Source material
========

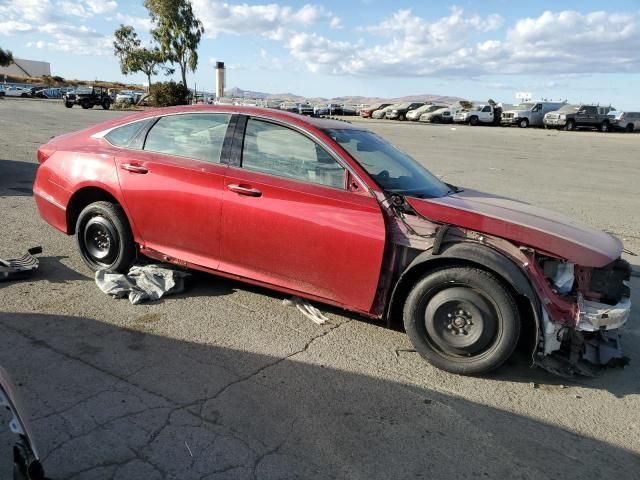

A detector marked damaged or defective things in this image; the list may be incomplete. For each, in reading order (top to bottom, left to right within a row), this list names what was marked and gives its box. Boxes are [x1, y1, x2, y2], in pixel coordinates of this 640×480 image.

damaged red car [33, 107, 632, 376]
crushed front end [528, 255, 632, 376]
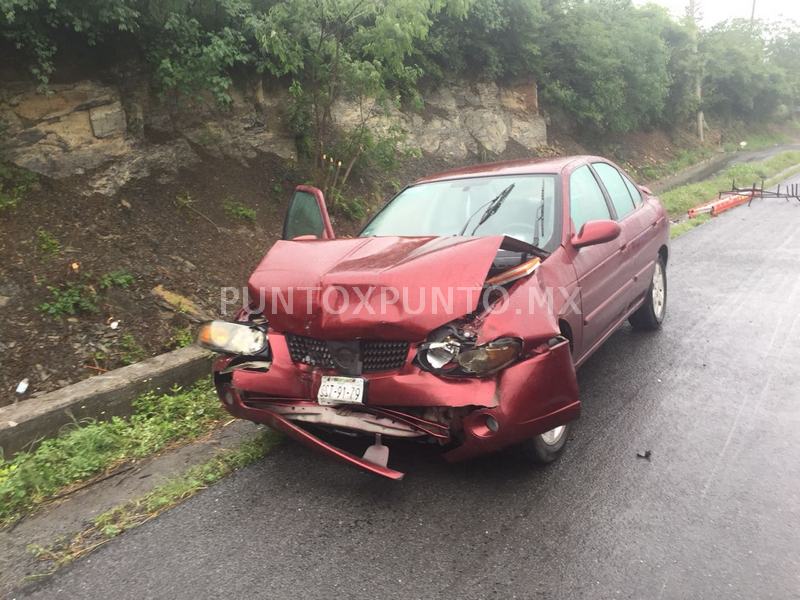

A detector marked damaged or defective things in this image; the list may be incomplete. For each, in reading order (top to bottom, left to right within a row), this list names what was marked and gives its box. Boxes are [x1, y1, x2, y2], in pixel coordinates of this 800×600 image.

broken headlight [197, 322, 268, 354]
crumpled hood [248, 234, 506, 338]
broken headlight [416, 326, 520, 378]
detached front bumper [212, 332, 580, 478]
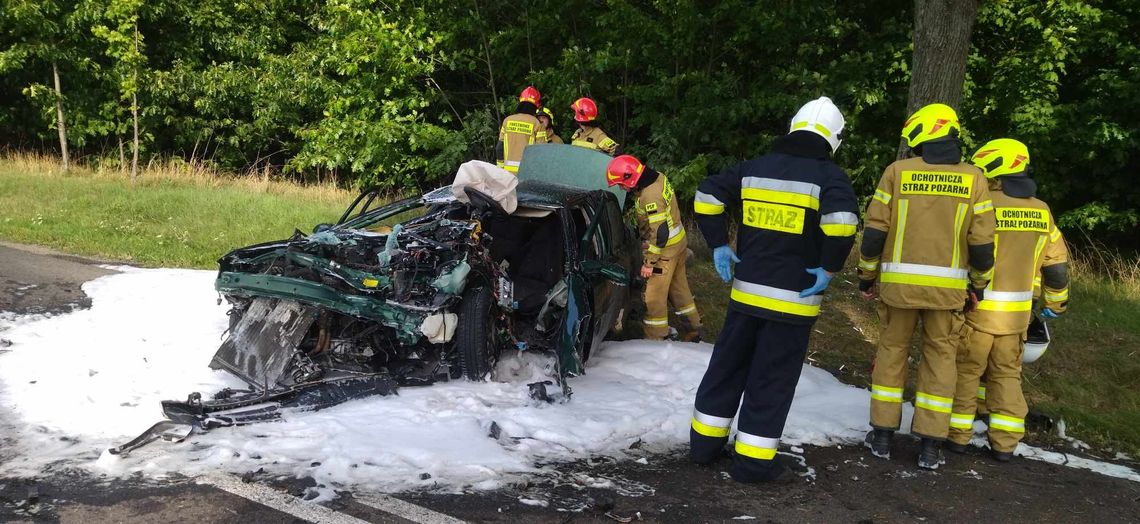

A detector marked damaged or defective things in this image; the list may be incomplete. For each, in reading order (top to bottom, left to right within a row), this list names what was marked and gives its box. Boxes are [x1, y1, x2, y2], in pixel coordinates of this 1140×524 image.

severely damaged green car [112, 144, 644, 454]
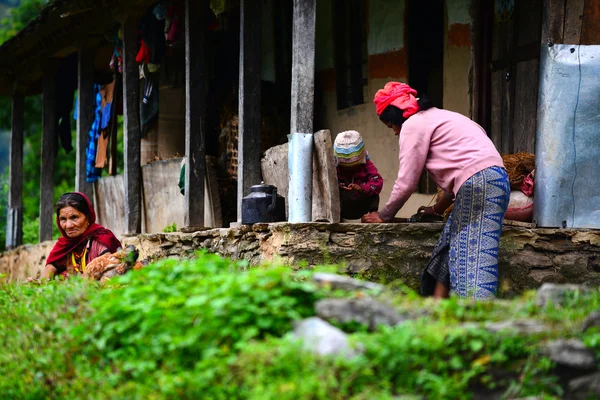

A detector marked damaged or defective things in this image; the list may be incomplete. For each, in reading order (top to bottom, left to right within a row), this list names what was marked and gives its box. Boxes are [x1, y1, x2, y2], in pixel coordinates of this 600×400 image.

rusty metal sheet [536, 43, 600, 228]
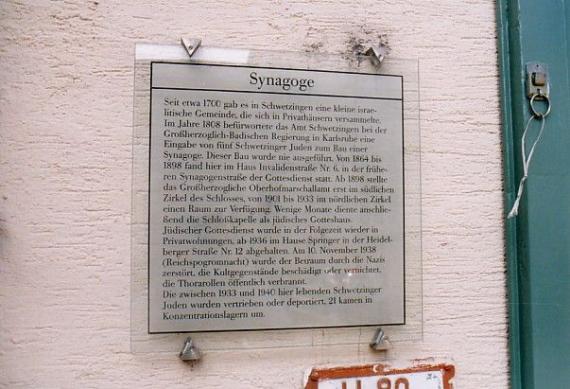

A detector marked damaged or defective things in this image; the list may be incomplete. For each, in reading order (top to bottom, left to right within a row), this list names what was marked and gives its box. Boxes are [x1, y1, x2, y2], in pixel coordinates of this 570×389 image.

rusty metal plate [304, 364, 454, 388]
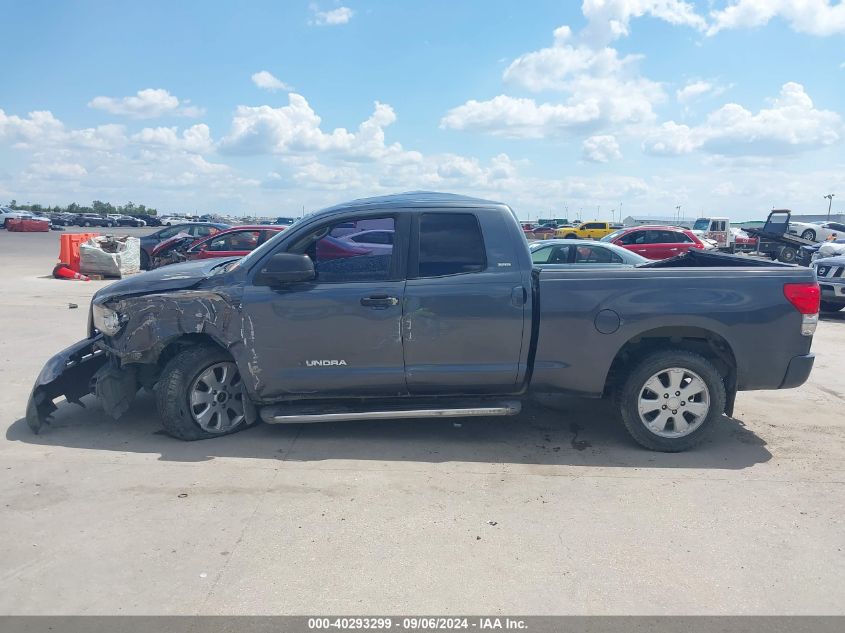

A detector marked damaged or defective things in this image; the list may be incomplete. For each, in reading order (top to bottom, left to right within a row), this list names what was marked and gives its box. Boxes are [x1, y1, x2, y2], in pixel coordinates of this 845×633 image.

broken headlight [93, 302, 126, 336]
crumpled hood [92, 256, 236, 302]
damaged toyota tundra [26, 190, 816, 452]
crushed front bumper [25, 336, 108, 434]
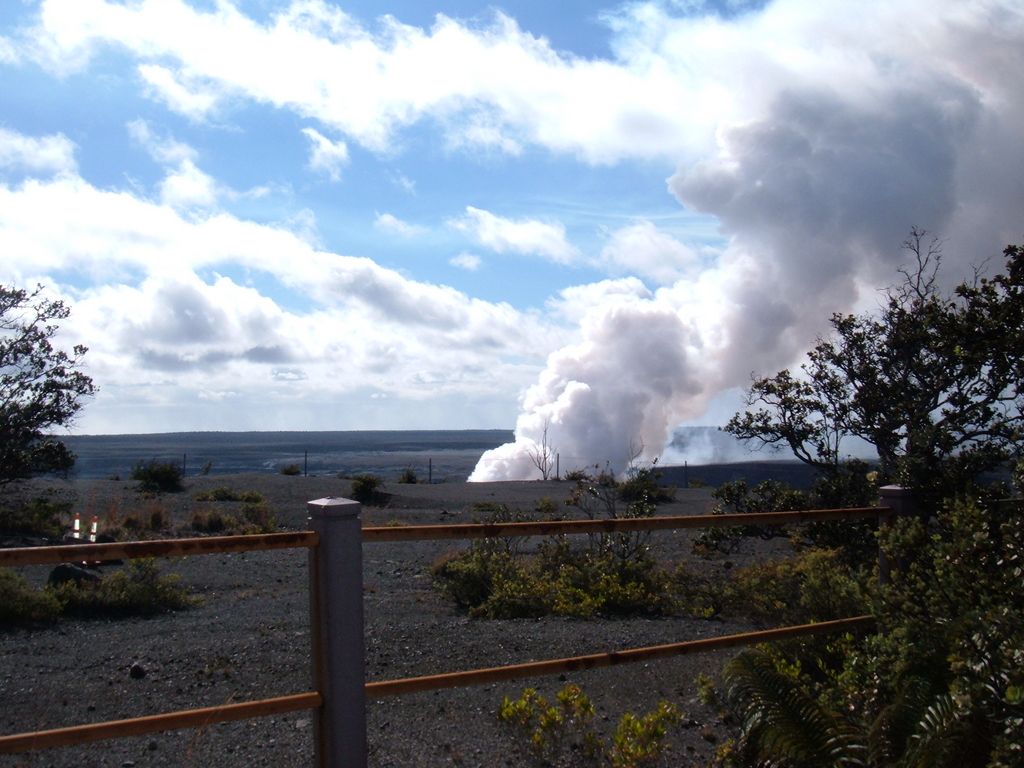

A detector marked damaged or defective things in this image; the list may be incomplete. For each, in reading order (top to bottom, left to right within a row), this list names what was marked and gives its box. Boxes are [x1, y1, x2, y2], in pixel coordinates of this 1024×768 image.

========

Task statement
Give every line of the records above again, exactly, and omit the pictures.

Task solution
A detector marked damaged or defective things in this image; the list may be incomplete. For each, in reading order (top to bottom, left to right within a row), this list names what was marked and gives its box. Boxes are [x1, y1, x2, y2], in pixel coordinates of this 640×480 image.

damaged red car [33, 107, 632, 376]
crushed front end [528, 255, 632, 376]

A detector marked damaged or defective things in this image; the list may be incomplete. For each, in reading order (top to bottom, left to right within a row), this list names what was marked and gives its box. Boxes are [x1, y1, x2, y2], in pixel coordinates of this 800×600 image.

broken headlight [197, 322, 268, 354]
crumpled hood [248, 234, 506, 338]
broken headlight [416, 326, 520, 378]
detached front bumper [212, 332, 580, 478]

A detector marked damaged or defective things in this image; the list may be incomplete. For each, in reading order (top to bottom, left to right within a row), this list names what was marked and gives its box. Boxes are [x1, y1, x2, y2], in pixel coordinates of this 1140×524 image.

severely damaged green car [112, 144, 644, 454]

A detector marked damaged or defective things in this image; the list may be incomplete. For each, in reading order (top to bottom, left to right within a row), this list names what was marked and gives its box. Boxes are [x1, y1, x2, y2], in pixel coordinates of this 600×400 image.

rusty metal sheet [536, 43, 600, 228]

A detector marked damaged or defective things in this image; the list may be incomplete. For each, in reading order (top to bottom, left to right within a row), this list names what was marked and gives its box. Boxes are [x1, y1, x2, y2], in pixel coordinates of this 570×389 image.

rusty metal plate [304, 364, 454, 388]

A detector marked damaged or defective things in this image; the list may be incomplete. For each, in reading order (top to bottom, left to right within a row), this list names what was marked and gives its box. Boxes are [x1, y1, x2, y2], in pixel coordinates of this 845×633 image.

broken headlight [93, 302, 126, 336]
crumpled hood [92, 256, 236, 302]
damaged toyota tundra [26, 190, 816, 452]
crushed front bumper [25, 336, 108, 434]

A detector marked damaged or defective things in this image; the list may be incomplete. For each, in reading order (top to bottom, left to right within a row), this list names what was marked and gives its box. Boxes are [x1, y1, x2, y2], in pixel coordinates of this 1024×768 image.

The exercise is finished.